Records from a data collection:
####

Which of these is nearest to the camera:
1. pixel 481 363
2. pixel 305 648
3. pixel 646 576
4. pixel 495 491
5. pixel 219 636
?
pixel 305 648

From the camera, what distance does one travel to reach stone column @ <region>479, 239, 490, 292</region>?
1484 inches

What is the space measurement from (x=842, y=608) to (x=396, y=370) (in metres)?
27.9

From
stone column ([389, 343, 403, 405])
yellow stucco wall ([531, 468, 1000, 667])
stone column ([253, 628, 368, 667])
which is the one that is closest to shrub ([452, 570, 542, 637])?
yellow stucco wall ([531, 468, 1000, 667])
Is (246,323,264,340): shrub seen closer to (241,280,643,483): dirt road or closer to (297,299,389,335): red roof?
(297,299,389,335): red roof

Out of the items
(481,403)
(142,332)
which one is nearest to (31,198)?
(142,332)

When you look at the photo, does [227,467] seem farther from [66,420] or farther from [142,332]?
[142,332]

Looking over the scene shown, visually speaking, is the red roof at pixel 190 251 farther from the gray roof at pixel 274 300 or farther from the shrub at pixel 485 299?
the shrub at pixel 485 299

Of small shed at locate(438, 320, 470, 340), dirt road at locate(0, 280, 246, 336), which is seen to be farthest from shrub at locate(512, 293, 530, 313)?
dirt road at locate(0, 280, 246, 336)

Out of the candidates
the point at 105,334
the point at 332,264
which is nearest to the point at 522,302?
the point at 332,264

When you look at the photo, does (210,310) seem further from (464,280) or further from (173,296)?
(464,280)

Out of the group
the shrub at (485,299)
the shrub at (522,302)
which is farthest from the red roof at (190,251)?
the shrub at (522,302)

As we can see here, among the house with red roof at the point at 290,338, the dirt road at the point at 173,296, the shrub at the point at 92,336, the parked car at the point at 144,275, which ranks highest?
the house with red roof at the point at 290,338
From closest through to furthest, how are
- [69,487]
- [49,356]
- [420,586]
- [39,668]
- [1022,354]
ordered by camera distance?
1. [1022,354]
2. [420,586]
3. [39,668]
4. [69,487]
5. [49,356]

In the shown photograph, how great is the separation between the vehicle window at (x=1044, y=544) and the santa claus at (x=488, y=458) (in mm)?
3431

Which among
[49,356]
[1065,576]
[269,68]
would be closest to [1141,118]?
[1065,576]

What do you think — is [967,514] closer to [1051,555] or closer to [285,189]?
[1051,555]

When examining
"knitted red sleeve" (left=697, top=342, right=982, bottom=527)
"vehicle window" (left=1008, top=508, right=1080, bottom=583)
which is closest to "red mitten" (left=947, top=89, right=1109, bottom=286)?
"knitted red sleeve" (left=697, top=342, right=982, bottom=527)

####

Make an exact copy of the data above.

Which of these is nearest to the camera:
1. pixel 481 363
2. pixel 305 648
3. pixel 646 576
4. pixel 495 491
5. pixel 219 636
?
pixel 305 648

From the camera, what distance does one travel to reach stone column @ <region>479, 239, 490, 292</region>?
1484 inches

What is the space measurement from (x=842, y=608) to (x=396, y=370) (in metres)?
27.9

From
stone column ([389, 343, 403, 405])
yellow stucco wall ([531, 468, 1000, 667])
stone column ([253, 628, 368, 667])
which is the one that is closest to shrub ([452, 570, 542, 637])?
yellow stucco wall ([531, 468, 1000, 667])
Is (246,323,264,340): shrub seen closer to (241,280,643,483): dirt road or closer to (297,299,389,335): red roof?
(297,299,389,335): red roof

Out of the items
(481,403)
(142,332)
which one is nearest to (31,198)?
(142,332)

When you look at the photo, does [227,467] seem farther from [66,420] or farther from [142,332]?
[142,332]

Looking over the scene shown, visually speaking, is the red roof at pixel 190 251 farther from the gray roof at pixel 274 300 or farther from the shrub at pixel 485 299?
the shrub at pixel 485 299

Of small shed at locate(438, 320, 470, 340), dirt road at locate(0, 280, 246, 336), which is seen to be farthest from shrub at locate(512, 293, 530, 313)?
dirt road at locate(0, 280, 246, 336)

Out of the candidates
the point at 105,334
the point at 332,264
which is nearest to the point at 522,302?
the point at 332,264

When you look at the photo, does (210,310) seem further from (464,280) or further from (173,296)?
(464,280)

Out of the group
the shrub at (485,299)
the shrub at (522,302)
which is farthest from the red roof at (190,251)?
the shrub at (522,302)

As we can see here, among the house with red roof at the point at 290,338, the dirt road at the point at 173,296, the shrub at the point at 92,336, the parked car at the point at 144,275, which ranks highest?
the house with red roof at the point at 290,338
From closest through to furthest, how are
- [69,487]
- [49,356]
- [420,586]
- [39,668]
- [1022,354]
ordered by camera distance?
1. [1022,354]
2. [420,586]
3. [39,668]
4. [69,487]
5. [49,356]

In the shown photograph, how great is the separation between the vehicle window at (x=1044, y=544) and the santa claus at (x=488, y=458) (in mm)?
3431

Which among
[49,356]
[1065,576]
[269,68]
would be closest to [1141,118]?
[1065,576]

What do you think — is [967,514] closer to [1051,555] or closer to [285,189]?
[1051,555]

When examining
"knitted red sleeve" (left=697, top=342, right=982, bottom=527)
"vehicle window" (left=1008, top=508, right=1080, bottom=583)
which is closest to "red mitten" (left=947, top=89, right=1109, bottom=286)?
"knitted red sleeve" (left=697, top=342, right=982, bottom=527)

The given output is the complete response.